──────── SUPPLIED PASSAGE ────────

I have a sign for you to watch if Maxime Bernier is for real or just a flash in the pan, watch the Canadian TV, Read the papers the more you will see hysteria of the MSM of the left, Attacking him same as Trump, calling him a Nazi, racist, Islamophobe, whatever name that they can come up with, that is the best sign that they are scared and he has a chance. Same as Dough Ford that came from nowhere and now he is the premier of Ontario.
The attack's on Maxime Bernier and People's Party of Canada are in full swing including sending out spoofed Emails to discredit it with false accusations. It can come from liberanos, Conservanos, NDPanos. There is no dirty trick in the book and not in book that they will not do Populous parties are on the rise all over the world and there is no reason why it should not happen in Canada also. People are disgusted with all traditional corrupt parties they are hungry for fresh air that replaces the foul odor of the traditional political kitchen of corrupt deals to enrich traditional politicians.

────────

#### WORK TO COMPLETE:
Return the passage about Maxime Bernier and the People's Party of Canada word for word, in full.

──────── EXTRACTED DATA ────────

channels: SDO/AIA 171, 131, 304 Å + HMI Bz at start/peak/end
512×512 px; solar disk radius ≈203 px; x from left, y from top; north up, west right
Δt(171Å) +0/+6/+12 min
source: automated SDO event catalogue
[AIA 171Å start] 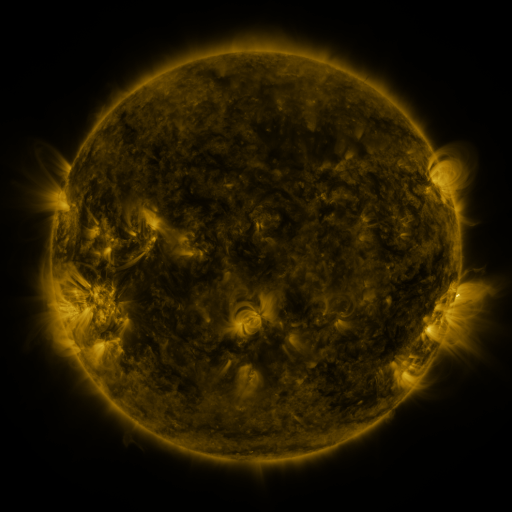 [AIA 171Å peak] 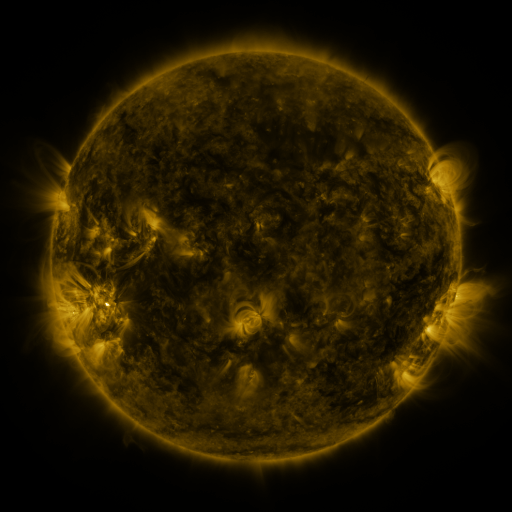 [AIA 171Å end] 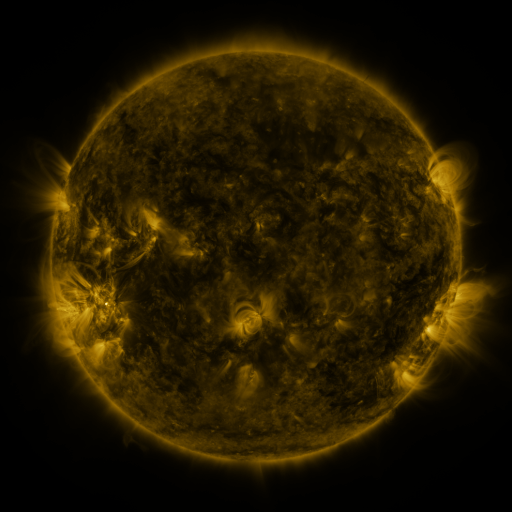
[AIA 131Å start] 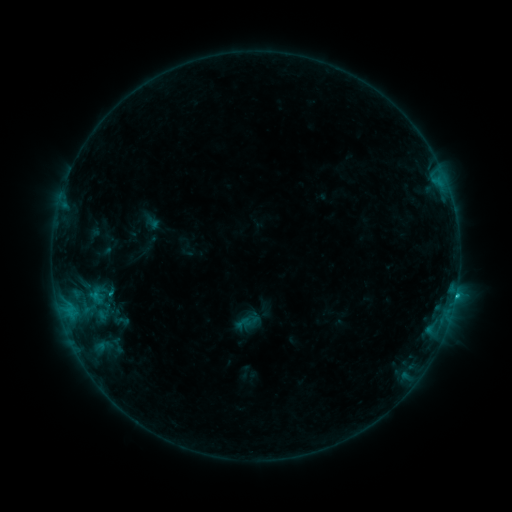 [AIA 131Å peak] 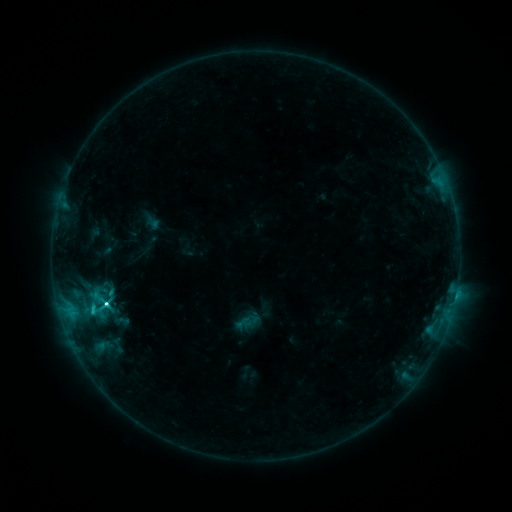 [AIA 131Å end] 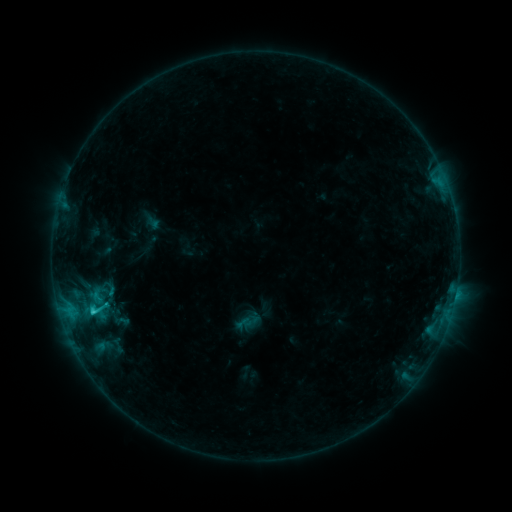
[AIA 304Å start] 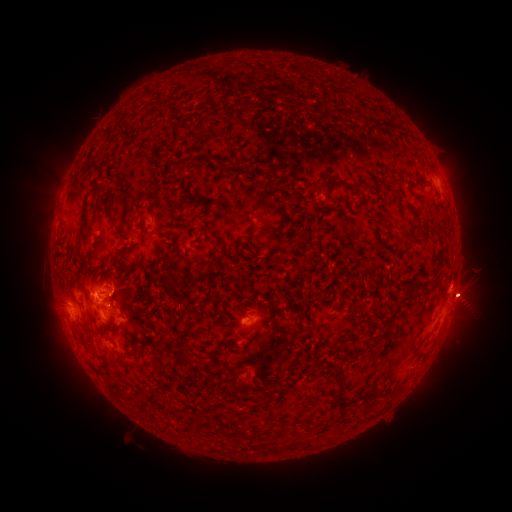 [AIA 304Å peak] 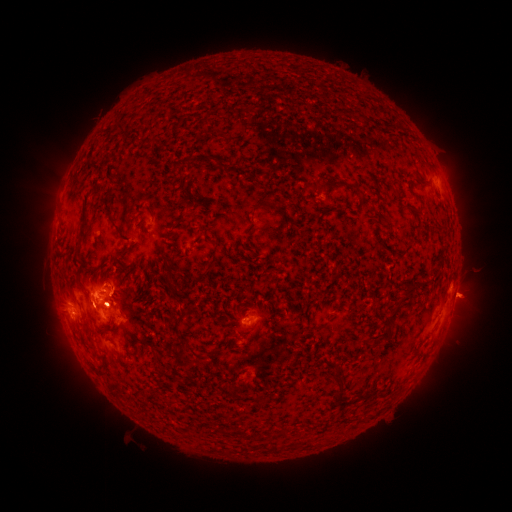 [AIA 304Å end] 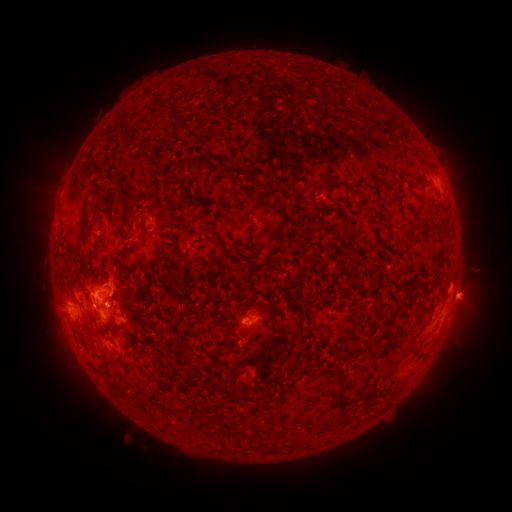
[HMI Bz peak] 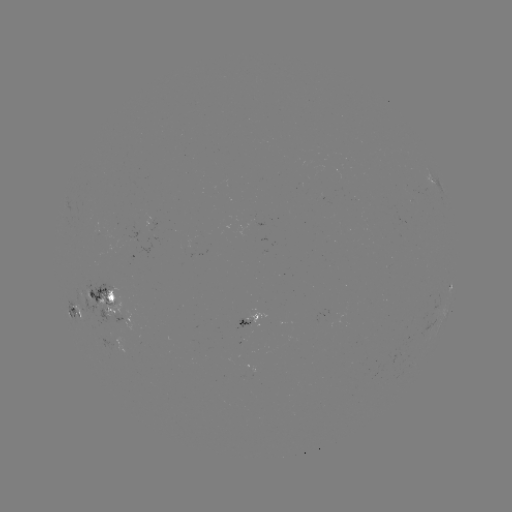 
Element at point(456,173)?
eruption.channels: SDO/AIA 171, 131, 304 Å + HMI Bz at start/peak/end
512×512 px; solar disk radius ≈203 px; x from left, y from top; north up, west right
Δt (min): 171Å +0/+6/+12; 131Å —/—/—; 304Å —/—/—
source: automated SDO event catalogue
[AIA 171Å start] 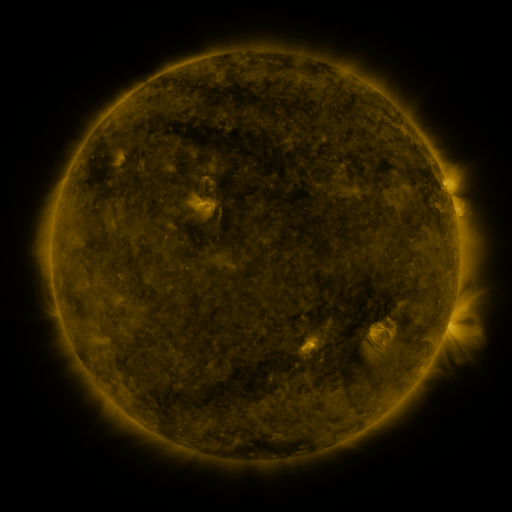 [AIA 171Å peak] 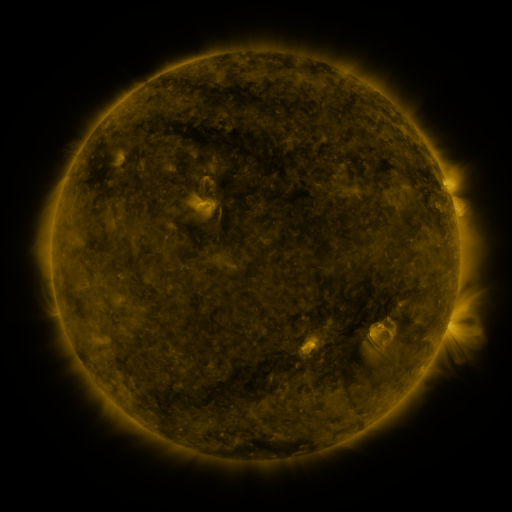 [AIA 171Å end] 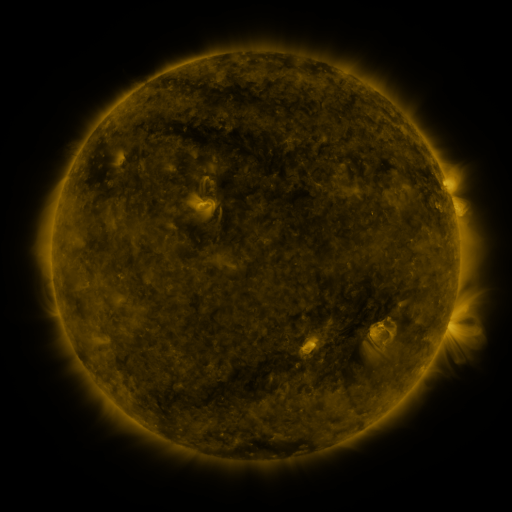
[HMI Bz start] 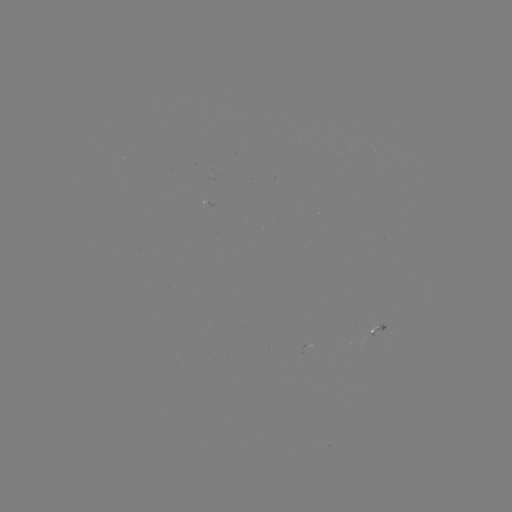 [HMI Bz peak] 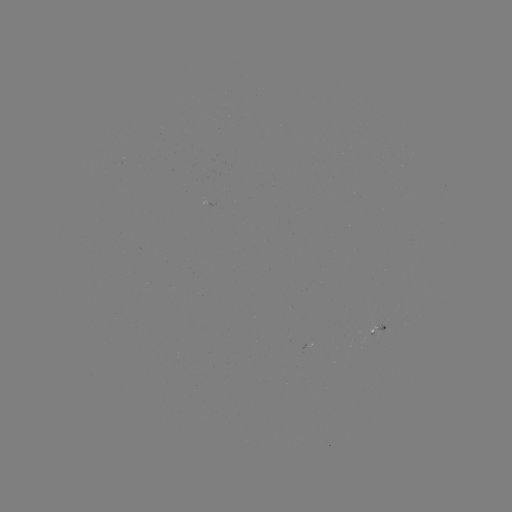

────────

#### SOLUTION TO THIS TASK:
I have a sign for you to watch if Maxime Bernier is for real or just a flash in the pan, watch the Canadian TV, Read the papers the more you will see hysteria of the MSM of the left, Attacking him same as Trump, calling him a Nazi, racist, Islamophobe, whatever name that they can come up with, that is the best sign that they are scared and he has a chance. Same as Dough Ford that came from nowhere and now he is the premier of Ontario.
The attack's on Maxime Bernier and People's Party of Canada are in full swing including sending out spoofed Emails to discredit it with false accusations. It can come from liberanos, Conservanos, NDPanos. There is no dirty trick in the book and not in book that they will not do Populous parties are on the rise all over the world and there is no reason why it should not happen in Canada also. People are disgusted with all traditional corrupt parties they are hungry for fresh air that replaces the foul odor of the traditional political kitchen of corrupt deals to enrich traditional politicians.